Bu yazının başlığına bakıp aldanmayın. Yıllardır tanıdığım Hasan Sertoğlu’nun duruşundan ödün vermediğini çok iyi biliyorum. Ağzından çıkan her kelimenin arkasında duracak kadar da mert bir insandır. Dostluk arkadaşlık kavramlarını dışarıda tutarak bu yazıyı kaleme aldığımı da belirtmek isterim. Serdar Denktaş’ı da yıllardır tanırım. İkisinin de duruşunu sorgulamak gerekirse durum ortadır. Birisi makamını kaybetmekten korkmayan bir başkan diğeri ise makamını her şeyin üzerinde tutan bir Genel Başkan, Başbakan yardımcısı.
Aslında olaya spor yönünden değil daha farklı pencereden bakmak gerek. Zaten herkes o kısmı kaleme alarak tepkisini ortaya koydu. Bir de siyasi yönden Denktaş’ın neden bu açıklamaları yaptığını düşünmek gerek.
Bir yerde bir sorun var. Yani iletişim sorunu var sanırım. Sayın Denktaş’ın makamına geldiği günden bugüne kadar olan yaşantısına bakmak gerekir. Öncelikle iletişiminde yaşanan sıkıntılar dışarıya olumsuz yansıdı. Ben mesleğim adına Cumhurbaşkanına, Başbakana ulaşarak görüşebiliyorsam Serdar Denktaş’a da ulaşarak görüşebilmeliyim. Ama nafile. Yani kendi ağırlığını cumhurbaşkanının üzerinde tutan bir başbakan yardımcısı ile gazeteci olarak görüşmenin mümkün olmadığına şahit oldum. Her şeyi bırakın spor alanına katkı koymayan ve sırf sporu elinde tutmak adına kendi bakanlığı adı altında toplayarak oraya bu konun ehli insanların bakan olmasını engelleyerek ne kadar büyük bir hata yaptığına şahit olduk.
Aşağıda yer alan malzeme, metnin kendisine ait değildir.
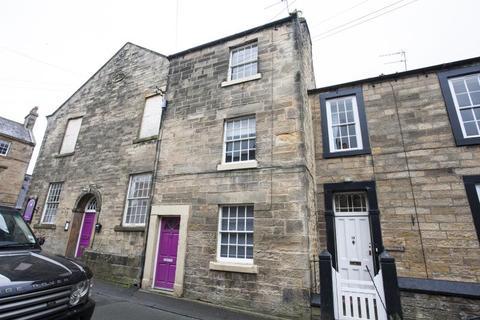 2 bedroom cottage for sale - Hall Street, Barnard Castle, County Durham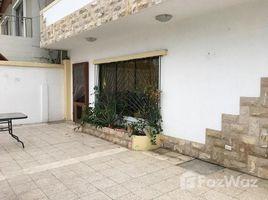 2 Habitaciones Casa en alquiler en Salinas, Santa Elena Cozy Salinas house for rent, Salinas, Santa Elena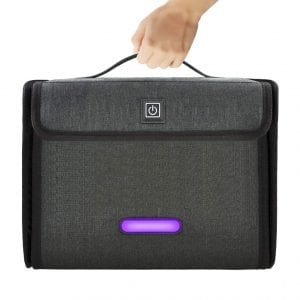 ANCROWN Ultraviolet LED Light Foldable Sanitizer Bag for Mobile Phones and Daily Necessities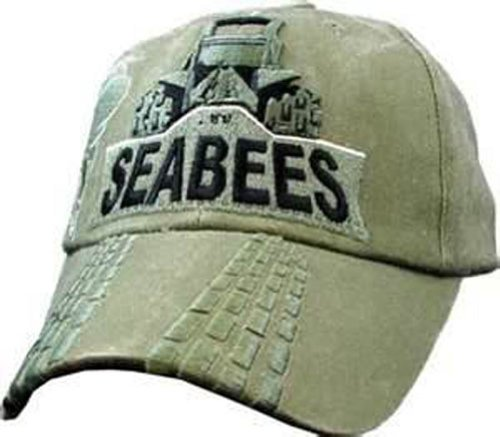U.S. Navy Seabees Bulldozer OD Green Ball Cap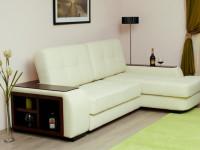 Угловые диваны: в чем их преимущества и как правильно распологать + 89 фото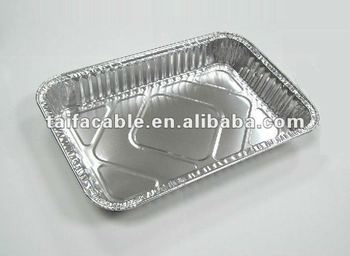 aluminium containers for food packing and storage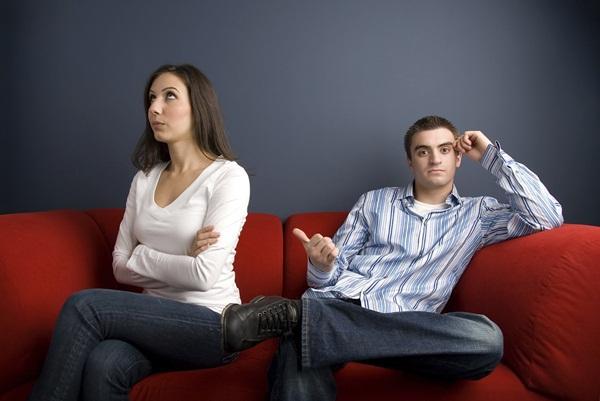 Sự kỳ lạ của các cặp vợ chồng: Ca thán nhưng vẫn sống với nhau 2
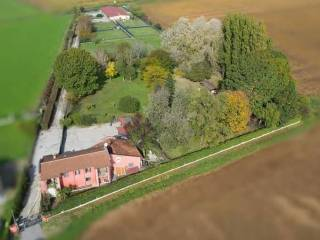 Foto - Casale via Sant' Antonio, Terranova dei Passerini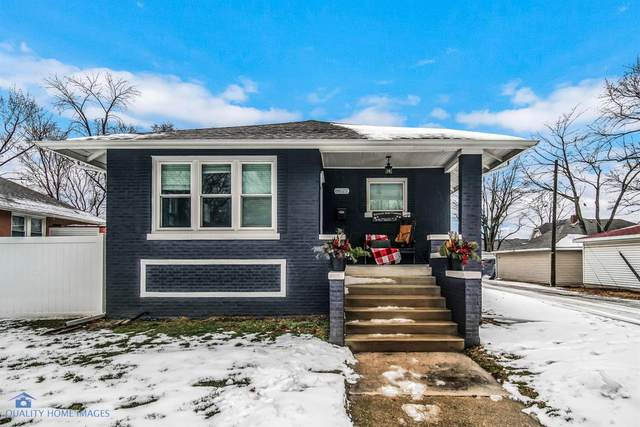 8822 Highland Street, Highland, IN 46322 (MLS #470285) :: Rossi and Taylor Realty Group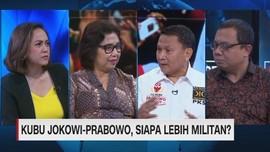 Kubu Jokowi-Prabowo, Siapa Lebih Militan? (3/3)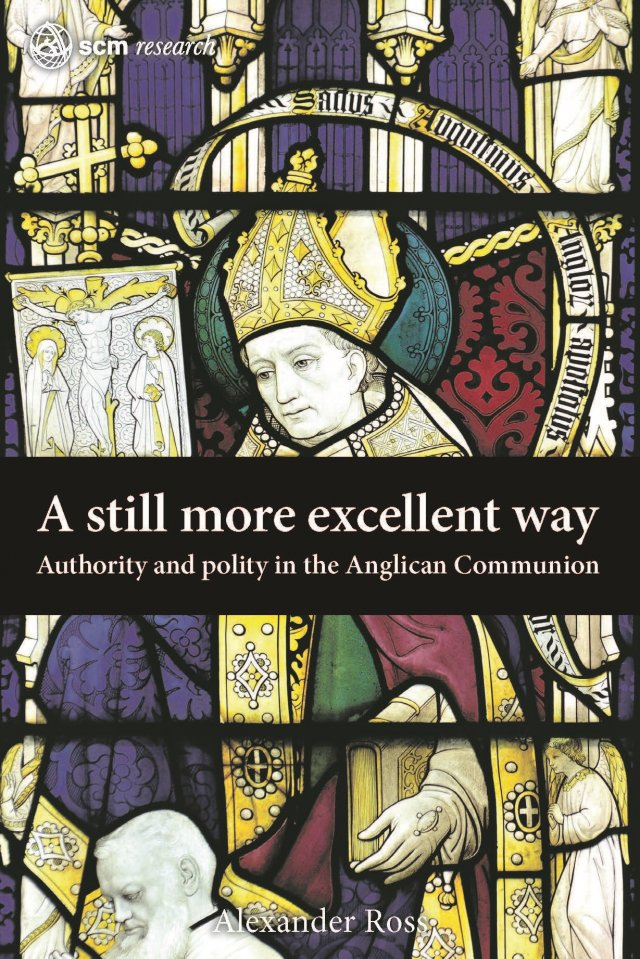 A Still More Excellent Way: Authority and Polity in the Anglican Communion hardcover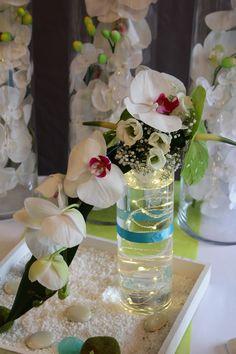 Décoration mariage sur le thème Zen & Orchidée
Yenicami Spor Kulübü olarak kendisinden birçok kez görüşme talebinde bulunmamıza rağmen bizi hiçe saymıştır. Çok yakın bir zaman sonra Yenicami Şampiyonluk kupasını eline alacak hatta beklide bizi kapısına almayan Serdar Denktaş kupanın havaya kaldırıldığı an gelip sevincimizi fotoğraf karelerinde ölümsüzleştirecektir.
Tüm bunları da geçtik. Serdar Denktaş kırdığı potun ötesinde karşısındakileri zorda bıraktı. Ankara’ya bir kez daha muhtaç olduğumuzu bizlere hatırlattı. Kendi ülkemizde kendi ayaklarımızın üzerinde duramadığımızı hatırlatmakla kalmadı tasdikleyerek kanıtladı.
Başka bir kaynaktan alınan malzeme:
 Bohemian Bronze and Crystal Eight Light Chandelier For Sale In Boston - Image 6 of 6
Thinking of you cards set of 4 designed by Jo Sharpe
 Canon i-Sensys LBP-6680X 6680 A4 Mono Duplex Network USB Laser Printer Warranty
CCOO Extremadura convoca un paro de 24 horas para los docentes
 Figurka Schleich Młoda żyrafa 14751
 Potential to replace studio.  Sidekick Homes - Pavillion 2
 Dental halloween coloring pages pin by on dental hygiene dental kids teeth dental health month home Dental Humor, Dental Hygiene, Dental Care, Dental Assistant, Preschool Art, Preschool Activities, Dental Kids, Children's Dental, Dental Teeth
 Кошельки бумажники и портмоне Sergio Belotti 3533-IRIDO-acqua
Bunca karmaşanın yaşandığı son dönemlerde hele de seçime ramak kala kimi zorda bırakmıştır sorusunu umarım kendi kendisine sormuştur.
Bu bir strateji olabilir, seçmenleri düşünerek yapılan açıklama beklide kendi tarafından bakıldığı zaman çok da kötü algılanmıyor olabilir ama bana göre bu açıklama KIBRISLI TÜRKLERE bir hakarettir.